Monday, May. 30, 1938
33 Votes
Serving his fifth term as mayor of the city of Waterbury (pop.: 98,000) and his second as Lieutenant Governor of Connecticut, husky, ruddy Democrat T. Frank Hayes last October got a setback galling to a political boss--his hand-picked Waterbury comptroller, Daniel J. Leary, lost an election to Republican Sherwood L. Rowland by 33 votes. Republican Comptroller Rowland took a good look at the accounts of the eight-year Hayes regime, called in State's Attorney Hugh M. Alcorn. Attorney Alcorn took another look, called in a grand jury.
Last week, the grand jury handed down a scandalous 20,000-word report. It charged that "millions of dollars" of Waterbury money had been spent in an illegal manner since 1930. Bench warrants were issued for the arrest for fraud of Lieutenant Governor Hayes, ex-Comptroller Leary, 24 of their henchmen and associates, including the State Commissioner of Statute Revision, several State Senators.

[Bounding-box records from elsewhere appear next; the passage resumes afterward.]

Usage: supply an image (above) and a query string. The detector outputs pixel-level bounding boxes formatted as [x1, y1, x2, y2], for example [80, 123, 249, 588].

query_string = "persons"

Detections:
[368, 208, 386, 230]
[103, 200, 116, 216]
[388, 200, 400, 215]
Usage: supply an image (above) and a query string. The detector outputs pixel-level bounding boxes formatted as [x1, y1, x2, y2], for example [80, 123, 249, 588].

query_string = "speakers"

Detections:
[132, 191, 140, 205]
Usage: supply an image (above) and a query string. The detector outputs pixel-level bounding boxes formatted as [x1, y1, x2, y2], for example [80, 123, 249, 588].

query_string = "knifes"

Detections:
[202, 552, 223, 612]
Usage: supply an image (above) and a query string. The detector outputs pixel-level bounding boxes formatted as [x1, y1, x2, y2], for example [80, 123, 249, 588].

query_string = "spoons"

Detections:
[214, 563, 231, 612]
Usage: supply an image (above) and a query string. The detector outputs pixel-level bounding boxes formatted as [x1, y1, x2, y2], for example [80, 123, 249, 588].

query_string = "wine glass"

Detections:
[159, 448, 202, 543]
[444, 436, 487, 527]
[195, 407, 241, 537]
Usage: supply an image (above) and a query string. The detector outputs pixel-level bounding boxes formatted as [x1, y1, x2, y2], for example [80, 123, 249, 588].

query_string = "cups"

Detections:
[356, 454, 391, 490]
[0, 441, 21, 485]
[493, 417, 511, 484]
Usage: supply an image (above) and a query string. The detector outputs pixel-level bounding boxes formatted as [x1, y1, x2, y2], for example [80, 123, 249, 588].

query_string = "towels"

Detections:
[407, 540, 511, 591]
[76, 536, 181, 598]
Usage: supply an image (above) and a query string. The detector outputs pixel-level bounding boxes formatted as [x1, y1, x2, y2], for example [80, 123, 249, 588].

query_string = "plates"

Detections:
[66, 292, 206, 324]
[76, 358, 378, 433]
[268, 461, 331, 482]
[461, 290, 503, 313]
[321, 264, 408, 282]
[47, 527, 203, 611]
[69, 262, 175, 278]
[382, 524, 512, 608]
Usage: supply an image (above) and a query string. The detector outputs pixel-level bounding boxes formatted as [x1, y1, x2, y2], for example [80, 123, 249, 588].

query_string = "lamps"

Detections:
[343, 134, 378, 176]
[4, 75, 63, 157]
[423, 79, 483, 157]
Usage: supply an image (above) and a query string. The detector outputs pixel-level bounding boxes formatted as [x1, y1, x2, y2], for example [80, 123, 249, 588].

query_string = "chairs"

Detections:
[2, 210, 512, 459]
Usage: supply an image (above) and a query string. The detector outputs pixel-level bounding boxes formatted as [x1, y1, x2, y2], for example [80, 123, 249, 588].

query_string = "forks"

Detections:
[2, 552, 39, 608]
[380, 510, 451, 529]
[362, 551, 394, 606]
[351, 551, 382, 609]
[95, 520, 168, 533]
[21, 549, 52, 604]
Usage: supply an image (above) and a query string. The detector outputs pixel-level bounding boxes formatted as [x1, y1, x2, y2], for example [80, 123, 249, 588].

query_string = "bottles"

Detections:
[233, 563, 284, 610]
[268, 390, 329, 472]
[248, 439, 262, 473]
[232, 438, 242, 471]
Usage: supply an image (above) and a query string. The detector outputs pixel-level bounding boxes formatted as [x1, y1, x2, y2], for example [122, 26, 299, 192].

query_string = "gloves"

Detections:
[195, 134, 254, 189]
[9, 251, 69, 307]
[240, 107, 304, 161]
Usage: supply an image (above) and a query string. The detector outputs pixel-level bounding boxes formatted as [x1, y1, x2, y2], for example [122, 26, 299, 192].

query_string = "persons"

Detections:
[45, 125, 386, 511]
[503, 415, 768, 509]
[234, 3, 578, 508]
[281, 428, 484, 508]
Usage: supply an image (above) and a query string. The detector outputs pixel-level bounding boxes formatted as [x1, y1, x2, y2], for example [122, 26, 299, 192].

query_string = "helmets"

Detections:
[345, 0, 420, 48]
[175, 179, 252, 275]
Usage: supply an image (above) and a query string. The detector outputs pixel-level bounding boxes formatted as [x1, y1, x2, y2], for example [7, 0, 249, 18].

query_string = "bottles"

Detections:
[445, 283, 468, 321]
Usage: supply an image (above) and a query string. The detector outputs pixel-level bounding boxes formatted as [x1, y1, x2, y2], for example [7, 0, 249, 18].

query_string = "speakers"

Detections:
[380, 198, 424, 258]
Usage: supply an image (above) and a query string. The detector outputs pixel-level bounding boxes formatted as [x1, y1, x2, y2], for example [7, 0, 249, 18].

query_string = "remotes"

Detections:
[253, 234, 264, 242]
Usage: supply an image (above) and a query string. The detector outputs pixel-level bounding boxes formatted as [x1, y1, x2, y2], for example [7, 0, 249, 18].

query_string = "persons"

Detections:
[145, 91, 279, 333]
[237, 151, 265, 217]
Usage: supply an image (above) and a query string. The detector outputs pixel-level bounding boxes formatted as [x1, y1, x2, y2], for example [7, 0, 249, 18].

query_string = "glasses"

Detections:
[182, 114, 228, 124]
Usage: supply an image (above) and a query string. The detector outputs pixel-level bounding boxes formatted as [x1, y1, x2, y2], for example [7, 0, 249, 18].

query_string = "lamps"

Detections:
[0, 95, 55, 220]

The "rampant corruption" of which they were accused: cashing unnumbered city checks, spending city funds without vouchers, splitting fees with contractors for imaginary services, bribing State legislators (notably to get a law passed requiring the use in public toilets of sterilization equipment in which Lieutenant Governor Hayes and colleagues were interested). Strictly nonpartisan, the indictment named Republicans as well as Democrats. Honest, fussy, old (76) Democratic Governor Wilbur Lucius ("Uncle Toby") Cross, who was dean of the Yale Graduate School until he retired eight years ago to politics, demanded that Lieutenant Governor Hayes and other State officials involved hand in their resignations.